A fragmentação política representa um novo desafio para a UE
A ascensão de partidos de extrema direita ameaça complicar a formulação de políticas da UE
A ascensão de partidos de extrema direita ameaça complicar a formulação de políticas da UE. Ursula von der Leyen garantiu outro mandato à frente da Comissão Europeia após o forte resultado dos partidos de centro-direita nas recentes eleições para o Parlamento Europeu. Neste novo mandato, ela terá que navegar em um cenário político cada vez mais fragmentado.
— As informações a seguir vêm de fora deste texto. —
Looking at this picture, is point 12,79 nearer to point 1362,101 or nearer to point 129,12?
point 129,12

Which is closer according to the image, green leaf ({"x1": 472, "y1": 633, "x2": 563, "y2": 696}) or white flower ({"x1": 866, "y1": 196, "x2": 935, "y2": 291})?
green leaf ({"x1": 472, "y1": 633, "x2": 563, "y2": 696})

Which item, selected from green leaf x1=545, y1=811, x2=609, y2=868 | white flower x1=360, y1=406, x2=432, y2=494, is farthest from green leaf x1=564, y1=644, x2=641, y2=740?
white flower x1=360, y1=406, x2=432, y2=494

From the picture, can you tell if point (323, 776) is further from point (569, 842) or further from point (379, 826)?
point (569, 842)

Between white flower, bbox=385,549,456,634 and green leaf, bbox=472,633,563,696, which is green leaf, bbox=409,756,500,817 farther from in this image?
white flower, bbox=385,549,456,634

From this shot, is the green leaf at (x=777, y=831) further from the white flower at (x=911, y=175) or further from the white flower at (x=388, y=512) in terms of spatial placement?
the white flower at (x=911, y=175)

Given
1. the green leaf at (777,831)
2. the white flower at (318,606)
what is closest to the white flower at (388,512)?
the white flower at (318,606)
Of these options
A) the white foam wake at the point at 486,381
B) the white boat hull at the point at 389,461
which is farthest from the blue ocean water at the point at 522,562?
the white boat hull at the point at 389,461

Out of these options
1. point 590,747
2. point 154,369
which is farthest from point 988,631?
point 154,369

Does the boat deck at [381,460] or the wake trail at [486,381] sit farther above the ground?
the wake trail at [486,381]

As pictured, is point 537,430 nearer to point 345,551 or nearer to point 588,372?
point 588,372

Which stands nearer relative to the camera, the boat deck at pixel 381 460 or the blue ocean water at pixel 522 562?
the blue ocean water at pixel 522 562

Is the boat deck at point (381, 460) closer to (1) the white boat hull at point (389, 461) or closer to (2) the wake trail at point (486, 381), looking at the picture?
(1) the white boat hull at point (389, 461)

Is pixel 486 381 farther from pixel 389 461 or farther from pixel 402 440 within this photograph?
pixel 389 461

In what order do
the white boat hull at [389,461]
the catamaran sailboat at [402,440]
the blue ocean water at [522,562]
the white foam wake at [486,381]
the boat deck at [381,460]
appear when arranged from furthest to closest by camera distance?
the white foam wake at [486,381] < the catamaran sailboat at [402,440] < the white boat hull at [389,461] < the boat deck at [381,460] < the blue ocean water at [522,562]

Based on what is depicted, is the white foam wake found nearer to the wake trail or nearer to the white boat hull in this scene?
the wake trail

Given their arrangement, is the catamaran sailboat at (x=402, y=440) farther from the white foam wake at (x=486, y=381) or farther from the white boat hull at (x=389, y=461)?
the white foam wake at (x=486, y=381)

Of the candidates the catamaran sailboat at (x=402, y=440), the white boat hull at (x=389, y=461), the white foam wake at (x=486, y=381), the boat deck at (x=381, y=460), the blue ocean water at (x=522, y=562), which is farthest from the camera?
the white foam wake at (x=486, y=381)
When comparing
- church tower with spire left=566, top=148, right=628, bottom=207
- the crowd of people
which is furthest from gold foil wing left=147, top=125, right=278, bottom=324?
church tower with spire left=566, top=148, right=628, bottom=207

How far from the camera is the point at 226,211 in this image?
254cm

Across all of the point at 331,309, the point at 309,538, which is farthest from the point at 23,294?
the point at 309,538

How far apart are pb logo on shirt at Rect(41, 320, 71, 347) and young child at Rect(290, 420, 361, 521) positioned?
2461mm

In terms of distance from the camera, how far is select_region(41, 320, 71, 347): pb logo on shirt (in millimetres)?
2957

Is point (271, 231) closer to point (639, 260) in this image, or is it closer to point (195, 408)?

Em junho, cidadãos de toda a Europa foram às urnas para eleger um novo Parlamento Europeu. Muitos analistas alertaram sobre uma forte virada de direita na votação antes das eleições, mas a realidade foi menos dramática. Ainda assim, as eleições para o Parlamento Europeu indicaram uma mudança. O zeitgeist se tornou conservador. Os partidos progressistas perderam e os partidos de direita radical ganharam, enquanto o vencedor estratégico das eleições foram os partidos de centro-direita. A Europa também viu a reeleição de Ursula von der Leyen, a presidente da Comissão. Ela está diante de uma tarefa difícil. A fragmentação política no Parlamento da UE ameaça complicar a formulação de políticas.
Questões globais e nacionais definiram a eleição
A campanha eleitoral europeia é melhor entendida como 27 campanhas individuais em vez de uma comum. As campanhas geralmente se concentram mais em questões domésticas do que em questões de toda a UE. Este ano, em vários países como a Alemanha, os eleitores usaram as eleições europeias para expressar insatisfação com as políticas dos partidos que formam o atual governo nacional.
As mudanças climáticas dominaram a última campanha eleitoral europeia em 2019, quando grevistas escolares, inspirados pela jovem ativista sueca Greta Thunberg, trouxeram o tópico para as manchetes. Desta vez, a política climática quase não foi discutida. Em vez disso, a invasão em larga escala da Ucrânia pela Rússia em 2022 trouxe o tópico de segurança e defesa para o topo da agenda. Além disso, questões domésticas como o aumento do custo de vida, preços de energia e inflação tiveram precedência entre os eleitores.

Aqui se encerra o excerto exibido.